| Given problem 1 |
Set down the dataset items unchanged, starting at the line containing "How far away is" and ending at the last of the dataset items.

**** Given text

BACK OF THE YARDS — One of Chicago's most violent neighborhoods is also one of the neighborhoods hit hardest by the Great Recession and foreclosure crisis a decade ago.

Now one community group is seeking to boost homeownership in Back of the Yards as a way to reduce violence and raise residents' quality of life.

The Resurrection Project, a Pilsen-based homeownership advocacy group, is hosting its Full Circle Homes Housing Fair Saturday at Back of the Yards High School, 2111 W. 47th St. The even will run from 9 a.m.-3 p.m.

At the event, residents will have the chance to talk to home buying advisors and attend workshops designed to help community members buy homes. The Resurrection Project is bringing in its group-affiliated Realtors and mortgage lenders, as well as experts that can discuss down payment assistance, foreclosure prevention, credit building and refinancing options, the group has said.

Some attendees can even qualify for $15,000 in down payment assistance, according to a flier for the event.

The aim of the event is to get Back of the Yards residents into homes they own, but to also increase the financial literacy of residents and to educate on the benefits of homeownership, said Pedro Diaz, director of financial wellness for the Resurrection Project.

"Back of the Yards, it's one of those communities that's been hit hardest by the foreclosure crisis. It needs some revitalization," Diaz said. "We want to make sure it's an active community. What better way than to own a home in the community?"

Back of the Yards did suffer more than most neighborhoods during the foreclosure crisis that peaked around 2008, when there were nearly 7 foreclosure filings per 100 homes in the neighborhood, according to the Institute for Housing Studies at DePaul University. In 2013, 1 in 6 houses in the area were vacant, tied for most with Englewood, according to Crain's Chicago Business.

Since the foreclosure crisis, gun violence in Back of the Yards has seemingly gotten worse.

"There is a high number of vacant properties," Diaz said. "They can be used by gangs. They make the streets unsafe. The more we're creating homeowners to take over those, it definitely makes a difference."

Numerous studies have shown homeownership to be a stabilizing factor in many neighborhoods: it makes residents more permanent and therefore more interested in the community, decreases blight and makes for a more communal atmosphere, according to one study.

Beyond neighborhoods benefits, homeownership can still be a key to a middle-class life for many Back of the Yards residents, Diaz said. And the area is still affordable, unlike Pilsen, where Diaz said many of his clients can't afford a home even with the group's help.

"This is an asset that people can build around," Diaz said. "They want to buy but the saving's aren't there. We want to get involved."

********

| Given problem 2 |
Reproduce the passage of the homeownership article starting at "Beyond neighborhoods benefits, homeownership" and ending at "the group's help.", putting "stable financial future" in place of "middle-class life".

**** Records shown

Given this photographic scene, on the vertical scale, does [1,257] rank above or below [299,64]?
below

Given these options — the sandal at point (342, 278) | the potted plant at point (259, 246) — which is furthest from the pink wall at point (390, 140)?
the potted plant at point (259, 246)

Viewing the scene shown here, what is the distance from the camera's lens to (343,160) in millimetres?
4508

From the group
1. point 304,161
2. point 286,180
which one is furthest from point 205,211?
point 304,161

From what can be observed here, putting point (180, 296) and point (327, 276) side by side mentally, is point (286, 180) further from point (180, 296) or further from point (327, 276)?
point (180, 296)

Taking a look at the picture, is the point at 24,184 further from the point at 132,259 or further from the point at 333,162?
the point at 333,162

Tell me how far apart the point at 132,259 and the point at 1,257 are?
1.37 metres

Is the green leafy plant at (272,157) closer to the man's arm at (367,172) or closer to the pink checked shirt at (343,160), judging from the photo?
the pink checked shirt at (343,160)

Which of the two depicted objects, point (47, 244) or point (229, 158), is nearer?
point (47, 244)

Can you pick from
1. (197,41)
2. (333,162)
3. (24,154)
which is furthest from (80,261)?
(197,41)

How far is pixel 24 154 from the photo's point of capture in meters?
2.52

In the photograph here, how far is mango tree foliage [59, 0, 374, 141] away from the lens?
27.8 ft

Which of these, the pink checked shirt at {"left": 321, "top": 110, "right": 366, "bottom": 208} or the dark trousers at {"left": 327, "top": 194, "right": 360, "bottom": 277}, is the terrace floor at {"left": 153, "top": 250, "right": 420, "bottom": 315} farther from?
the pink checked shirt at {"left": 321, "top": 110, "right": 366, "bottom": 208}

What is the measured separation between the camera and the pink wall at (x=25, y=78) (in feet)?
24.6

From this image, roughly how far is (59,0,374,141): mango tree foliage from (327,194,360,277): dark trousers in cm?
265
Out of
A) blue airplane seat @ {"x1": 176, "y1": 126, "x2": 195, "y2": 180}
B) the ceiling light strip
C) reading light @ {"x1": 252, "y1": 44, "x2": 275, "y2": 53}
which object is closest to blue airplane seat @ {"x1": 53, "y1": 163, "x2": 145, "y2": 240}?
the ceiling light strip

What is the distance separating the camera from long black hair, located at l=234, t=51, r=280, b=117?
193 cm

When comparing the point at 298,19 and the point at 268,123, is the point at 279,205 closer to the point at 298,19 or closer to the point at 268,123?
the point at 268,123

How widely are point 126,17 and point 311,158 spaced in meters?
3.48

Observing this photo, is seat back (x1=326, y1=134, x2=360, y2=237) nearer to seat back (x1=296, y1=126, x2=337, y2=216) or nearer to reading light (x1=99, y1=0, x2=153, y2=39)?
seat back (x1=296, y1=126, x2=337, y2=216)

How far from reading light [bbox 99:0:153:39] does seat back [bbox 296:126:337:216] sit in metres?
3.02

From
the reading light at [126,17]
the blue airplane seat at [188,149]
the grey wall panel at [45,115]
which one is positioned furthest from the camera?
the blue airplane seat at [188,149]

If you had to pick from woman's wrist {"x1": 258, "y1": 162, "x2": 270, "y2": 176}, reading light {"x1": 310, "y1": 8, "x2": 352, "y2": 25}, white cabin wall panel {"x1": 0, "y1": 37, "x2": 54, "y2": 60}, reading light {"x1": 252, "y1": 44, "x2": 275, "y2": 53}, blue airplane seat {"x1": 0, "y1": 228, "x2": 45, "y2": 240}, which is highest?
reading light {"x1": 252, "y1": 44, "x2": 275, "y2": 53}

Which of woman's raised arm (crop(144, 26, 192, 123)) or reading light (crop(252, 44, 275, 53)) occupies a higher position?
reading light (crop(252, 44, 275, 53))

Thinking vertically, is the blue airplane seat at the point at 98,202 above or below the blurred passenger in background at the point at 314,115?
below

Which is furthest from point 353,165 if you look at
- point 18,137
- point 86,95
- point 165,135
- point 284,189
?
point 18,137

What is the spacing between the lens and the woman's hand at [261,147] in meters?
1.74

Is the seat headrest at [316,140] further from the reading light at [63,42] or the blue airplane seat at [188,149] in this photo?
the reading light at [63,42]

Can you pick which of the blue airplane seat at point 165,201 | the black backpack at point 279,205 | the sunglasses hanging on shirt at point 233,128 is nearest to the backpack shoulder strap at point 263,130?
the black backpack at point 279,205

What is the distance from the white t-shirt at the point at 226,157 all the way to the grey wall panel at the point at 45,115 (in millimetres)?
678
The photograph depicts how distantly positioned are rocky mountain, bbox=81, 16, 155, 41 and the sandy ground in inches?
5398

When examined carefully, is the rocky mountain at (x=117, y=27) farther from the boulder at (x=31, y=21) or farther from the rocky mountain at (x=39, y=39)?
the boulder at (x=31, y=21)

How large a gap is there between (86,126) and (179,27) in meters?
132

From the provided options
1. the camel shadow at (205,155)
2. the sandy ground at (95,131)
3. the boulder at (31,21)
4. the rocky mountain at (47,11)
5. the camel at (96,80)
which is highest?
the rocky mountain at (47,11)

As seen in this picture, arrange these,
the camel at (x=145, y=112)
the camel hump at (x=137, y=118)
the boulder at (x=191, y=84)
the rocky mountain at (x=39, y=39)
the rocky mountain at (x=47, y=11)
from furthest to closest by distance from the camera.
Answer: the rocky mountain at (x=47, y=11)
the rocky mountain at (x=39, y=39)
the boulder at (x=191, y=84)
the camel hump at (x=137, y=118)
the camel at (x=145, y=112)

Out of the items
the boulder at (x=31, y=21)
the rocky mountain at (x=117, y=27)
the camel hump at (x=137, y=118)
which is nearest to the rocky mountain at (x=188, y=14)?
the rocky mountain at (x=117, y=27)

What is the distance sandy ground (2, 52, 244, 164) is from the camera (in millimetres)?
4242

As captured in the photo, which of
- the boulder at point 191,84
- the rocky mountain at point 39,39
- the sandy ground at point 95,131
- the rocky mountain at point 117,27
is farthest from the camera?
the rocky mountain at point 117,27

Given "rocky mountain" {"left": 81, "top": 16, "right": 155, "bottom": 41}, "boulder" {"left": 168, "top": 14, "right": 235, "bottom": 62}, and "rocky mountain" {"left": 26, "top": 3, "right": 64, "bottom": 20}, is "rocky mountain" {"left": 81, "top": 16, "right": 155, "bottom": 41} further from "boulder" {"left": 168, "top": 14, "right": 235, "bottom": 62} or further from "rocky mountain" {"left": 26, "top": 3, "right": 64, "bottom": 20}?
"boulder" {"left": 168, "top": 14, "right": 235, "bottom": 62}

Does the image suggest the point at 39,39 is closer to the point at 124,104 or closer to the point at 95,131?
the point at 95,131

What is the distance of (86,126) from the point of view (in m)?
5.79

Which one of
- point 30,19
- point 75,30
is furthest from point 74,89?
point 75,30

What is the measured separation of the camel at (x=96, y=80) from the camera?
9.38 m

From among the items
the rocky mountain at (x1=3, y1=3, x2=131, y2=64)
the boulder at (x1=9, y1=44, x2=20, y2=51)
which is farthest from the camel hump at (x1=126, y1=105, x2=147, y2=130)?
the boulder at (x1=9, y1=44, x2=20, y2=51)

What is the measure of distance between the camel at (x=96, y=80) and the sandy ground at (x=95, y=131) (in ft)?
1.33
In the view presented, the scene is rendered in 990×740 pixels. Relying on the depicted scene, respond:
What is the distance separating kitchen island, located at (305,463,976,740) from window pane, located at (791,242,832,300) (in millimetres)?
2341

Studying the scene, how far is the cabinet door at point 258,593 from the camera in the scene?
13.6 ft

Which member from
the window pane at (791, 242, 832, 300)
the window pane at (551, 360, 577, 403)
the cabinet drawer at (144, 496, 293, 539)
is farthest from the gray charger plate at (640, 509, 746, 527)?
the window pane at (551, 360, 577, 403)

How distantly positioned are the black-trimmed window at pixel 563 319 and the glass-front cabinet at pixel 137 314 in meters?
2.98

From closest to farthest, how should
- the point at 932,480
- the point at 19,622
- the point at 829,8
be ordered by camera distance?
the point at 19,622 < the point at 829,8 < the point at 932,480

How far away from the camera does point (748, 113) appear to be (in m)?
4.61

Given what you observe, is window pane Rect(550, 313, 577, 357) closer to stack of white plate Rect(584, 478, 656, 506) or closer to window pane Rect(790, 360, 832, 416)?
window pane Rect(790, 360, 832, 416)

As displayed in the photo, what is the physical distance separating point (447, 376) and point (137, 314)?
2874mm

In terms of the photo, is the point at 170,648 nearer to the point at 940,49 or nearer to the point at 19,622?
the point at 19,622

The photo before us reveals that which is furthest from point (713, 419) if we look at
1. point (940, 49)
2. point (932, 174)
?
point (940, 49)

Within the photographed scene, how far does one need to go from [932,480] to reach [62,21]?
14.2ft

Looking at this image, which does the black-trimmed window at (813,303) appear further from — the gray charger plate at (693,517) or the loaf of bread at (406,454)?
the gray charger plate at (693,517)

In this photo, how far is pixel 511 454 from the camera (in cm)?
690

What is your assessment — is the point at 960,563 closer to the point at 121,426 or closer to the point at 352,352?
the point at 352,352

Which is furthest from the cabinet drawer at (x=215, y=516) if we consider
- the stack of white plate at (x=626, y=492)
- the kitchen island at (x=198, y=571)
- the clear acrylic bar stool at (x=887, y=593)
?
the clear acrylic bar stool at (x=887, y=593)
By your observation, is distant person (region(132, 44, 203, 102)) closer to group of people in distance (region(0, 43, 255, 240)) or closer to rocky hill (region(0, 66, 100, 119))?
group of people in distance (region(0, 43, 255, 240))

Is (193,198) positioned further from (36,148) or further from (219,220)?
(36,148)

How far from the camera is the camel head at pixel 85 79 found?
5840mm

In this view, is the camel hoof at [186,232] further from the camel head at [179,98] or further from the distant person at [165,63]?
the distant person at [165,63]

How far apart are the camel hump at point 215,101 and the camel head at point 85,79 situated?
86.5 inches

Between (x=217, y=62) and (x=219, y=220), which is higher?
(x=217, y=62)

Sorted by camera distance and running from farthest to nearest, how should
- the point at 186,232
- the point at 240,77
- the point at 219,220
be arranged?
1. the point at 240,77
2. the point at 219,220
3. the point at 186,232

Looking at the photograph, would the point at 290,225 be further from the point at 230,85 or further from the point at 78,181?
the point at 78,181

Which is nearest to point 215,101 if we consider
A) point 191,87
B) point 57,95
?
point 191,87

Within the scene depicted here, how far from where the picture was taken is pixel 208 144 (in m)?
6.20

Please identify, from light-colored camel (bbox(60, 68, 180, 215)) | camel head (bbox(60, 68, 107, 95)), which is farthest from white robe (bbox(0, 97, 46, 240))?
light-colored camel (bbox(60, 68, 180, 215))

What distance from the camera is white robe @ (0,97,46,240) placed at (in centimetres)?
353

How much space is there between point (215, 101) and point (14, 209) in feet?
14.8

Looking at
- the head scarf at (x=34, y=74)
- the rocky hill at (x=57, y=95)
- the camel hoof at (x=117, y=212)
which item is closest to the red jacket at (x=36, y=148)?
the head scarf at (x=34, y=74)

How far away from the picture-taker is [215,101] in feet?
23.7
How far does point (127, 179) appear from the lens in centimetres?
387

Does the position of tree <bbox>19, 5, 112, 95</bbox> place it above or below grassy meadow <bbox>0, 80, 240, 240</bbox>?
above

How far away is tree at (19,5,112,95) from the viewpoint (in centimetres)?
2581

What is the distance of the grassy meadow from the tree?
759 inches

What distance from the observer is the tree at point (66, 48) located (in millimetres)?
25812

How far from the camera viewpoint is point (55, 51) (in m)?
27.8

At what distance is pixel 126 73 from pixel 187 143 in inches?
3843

********

| Exercise answer 1 |
How far away is tree at (19,5,112,95) from the viewpoint (in centimetres)?
2581

What is the distance of the grassy meadow from the tree?
759 inches

What distance from the observer is the tree at point (66, 48) located (in millimetres)?
25812

How far from the camera viewpoint is point (55, 51) (in m)?
27.8

At what distance is pixel 126 73 from pixel 187 143 in inches?
3843

| Exercise answer 2 |
Beyond neighborhoods benefits, homeownership can still be a key to a stable financial future for many Back of the Yards residents, Diaz said. And the area is still affordable, unlike Pilsen, where Diaz said many of his clients can't afford a home even with the group's help.